Action item:
Please retype the data in full, exactly as given.

(Data records)
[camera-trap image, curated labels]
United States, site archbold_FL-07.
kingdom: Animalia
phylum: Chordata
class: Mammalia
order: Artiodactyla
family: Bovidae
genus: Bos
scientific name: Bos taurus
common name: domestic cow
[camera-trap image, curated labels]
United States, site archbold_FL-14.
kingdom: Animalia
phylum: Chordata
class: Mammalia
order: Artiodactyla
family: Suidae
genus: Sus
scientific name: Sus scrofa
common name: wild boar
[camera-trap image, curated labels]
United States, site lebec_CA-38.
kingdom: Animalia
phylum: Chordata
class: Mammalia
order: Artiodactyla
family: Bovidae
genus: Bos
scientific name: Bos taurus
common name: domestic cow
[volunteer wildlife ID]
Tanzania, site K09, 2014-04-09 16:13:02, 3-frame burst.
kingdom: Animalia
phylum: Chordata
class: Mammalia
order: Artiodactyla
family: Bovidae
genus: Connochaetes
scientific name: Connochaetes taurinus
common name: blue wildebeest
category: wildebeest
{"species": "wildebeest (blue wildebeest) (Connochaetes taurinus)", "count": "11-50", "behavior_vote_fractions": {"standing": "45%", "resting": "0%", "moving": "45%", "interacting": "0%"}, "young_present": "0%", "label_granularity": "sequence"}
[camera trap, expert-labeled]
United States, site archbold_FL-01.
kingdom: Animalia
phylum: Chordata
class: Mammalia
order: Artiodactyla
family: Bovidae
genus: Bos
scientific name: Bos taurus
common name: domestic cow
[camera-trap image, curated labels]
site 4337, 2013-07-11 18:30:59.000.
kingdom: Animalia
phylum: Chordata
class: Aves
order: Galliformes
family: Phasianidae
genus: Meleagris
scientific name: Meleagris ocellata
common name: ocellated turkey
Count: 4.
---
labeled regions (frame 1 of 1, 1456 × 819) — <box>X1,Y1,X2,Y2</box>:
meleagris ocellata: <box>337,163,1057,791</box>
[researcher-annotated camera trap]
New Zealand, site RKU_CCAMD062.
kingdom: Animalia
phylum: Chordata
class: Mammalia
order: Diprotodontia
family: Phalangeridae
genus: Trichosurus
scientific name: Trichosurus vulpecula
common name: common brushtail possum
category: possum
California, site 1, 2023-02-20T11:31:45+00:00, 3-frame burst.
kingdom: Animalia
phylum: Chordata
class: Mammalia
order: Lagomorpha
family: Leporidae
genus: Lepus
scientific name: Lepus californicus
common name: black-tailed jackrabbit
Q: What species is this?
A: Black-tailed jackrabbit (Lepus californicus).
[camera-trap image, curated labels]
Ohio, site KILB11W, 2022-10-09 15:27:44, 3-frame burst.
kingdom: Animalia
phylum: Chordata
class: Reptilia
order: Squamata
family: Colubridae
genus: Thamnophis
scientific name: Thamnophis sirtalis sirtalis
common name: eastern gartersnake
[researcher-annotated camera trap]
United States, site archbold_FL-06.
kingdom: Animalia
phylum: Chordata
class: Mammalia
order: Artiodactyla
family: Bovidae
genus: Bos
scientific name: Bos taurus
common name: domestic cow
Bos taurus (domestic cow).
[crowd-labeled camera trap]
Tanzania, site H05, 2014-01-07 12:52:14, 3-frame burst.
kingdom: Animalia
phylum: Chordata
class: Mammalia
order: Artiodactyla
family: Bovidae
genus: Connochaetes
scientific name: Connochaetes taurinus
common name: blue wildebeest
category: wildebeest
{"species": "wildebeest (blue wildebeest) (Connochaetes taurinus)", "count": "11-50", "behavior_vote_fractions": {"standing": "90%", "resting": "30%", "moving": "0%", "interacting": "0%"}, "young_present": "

Solution to the problem:
[camera-trap image, curated labels]
United States, site archbold_FL-07.
kingdom: Animalia
phylum: Chordata
class: Mammalia
order: Artiodactyla
family: Bovidae
genus: Bos
scientific name: Bos taurus
common name: domestic cow
[camera-trap image, curated labels]
United States, site archbold_FL-14.
kingdom: Animalia
phylum: Chordata
class: Mammalia
order: Artiodactyla
family: Suidae
genus: Sus
scientific name: Sus scrofa
common name: wild boar
[camera-trap image, curated labels]
United States, site lebec_CA-38.
kingdom: Animalia
phylum: Chordata
class: Mammalia
order: Artiodactyla
family: Bovidae
genus: Bos
scientific name: Bos taurus
common name: domestic cow
[volunteer wildlife ID]
Tanzania, site K09, 2014-04-09 16:13:02, 3-frame burst.
kingdom: Animalia
phylum: Chordata
class: Mammalia
order: Artiodactyla
family: Bovidae
genus: Connochaetes
scientific name: Connochaetes taurinus
common name: blue wildebeest
category: wildebeest
{"species": "wildebeest (blue wildebeest) (Connochaetes taurinus)", "count": "11-50", "behavior_vote_fractions": {"standing": "45%", "resting": "0%", "moving": "45%", "interacting": "0%"}, "young_present": "0%", "label_granularity": "sequence"}
[camera trap, expert-labeled]
United States, site archbold_FL-01.
kingdom: Animalia
phylum: Chordata
class: Mammalia
order: Artiodactyla
family: Bovidae
genus: Bos
scientific name: Bos taurus
common name: domestic cow
[camera-trap image, curated labels]
site 4337, 2013-07-11 18:30:59.000.
kingdom: Animalia
phylum: Chordata
class: Aves
order: Galliformes
family: Phasianidae
genus: Meleagris
scientific name: Meleagris ocellata
common name: ocellated turkey
Count: 4.
---
labeled regions (frame 1 of 1, 1456 × 819) — <box>X1,Y1,X2,Y2</box>:
meleagris ocellata: <box>337,163,1057,791</box>
[researcher-annotated camera trap]
New Zealand, site RKU_CCAMD062.
kingdom: Animalia
phylum: Chordata
class: Mammalia
order: Diprotodontia
family: Phalangeridae
genus: Trichosurus
scientific name: Trichosurus vulpecula
common name: common brushtail possum
category: possum
California, site 1, 2023-02-20T11:31:45+00:00, 3-frame burst.
kingdom: Animalia
phylum: Chordata
class: Mammalia
order: Lagomorpha
family: Leporidae
genus: Lepus
scientific name: Lepus californicus
common name: black-tailed jackrabbit
Q: What species is this?
A: Black-tailed jackrabbit (Lepus californicus).
[camera-trap image, curated labels]
Ohio, site KILB11W, 2022-10-09 15:27:44, 3-frame burst.
kingdom: Animalia
phylum: Chordata
class: Reptilia
order: Squamata
family: Colubridae
genus: Thamnophis
scientific name: Thamnophis sirtalis sirtalis
common name: eastern gartersnake
[researcher-annotated camera trap]
United States, site archbold_FL-06.
kingdom: Animalia
phylum: Chordata
class: Mammalia
order: Artiodactyla
family: Bovidae
genus: Bos
scientific name: Bos taurus
common name: domestic cow
Bos taurus (domestic cow).
[crowd-labeled camera trap]
Tanzania, site H05, 2014-01-07 12:52:14, 3-frame burst.
kingdom: Animalia
phylum: Chordata
class: Mammalia
order: Artiodactyla
family: Bovidae
genus: Connochaetes
scientific name: Connochaetes taurinus
common name: blue wildebeest
category: wildebeest
{"species": "wildebeest (blue wildebeest) (Connochaetes taurinus)", "count": "11-50", "behavior_vote_fractions": {"standing": "90%", "resting": "30%", "moving": "0%", "interacting": "0%"}, "young_present": "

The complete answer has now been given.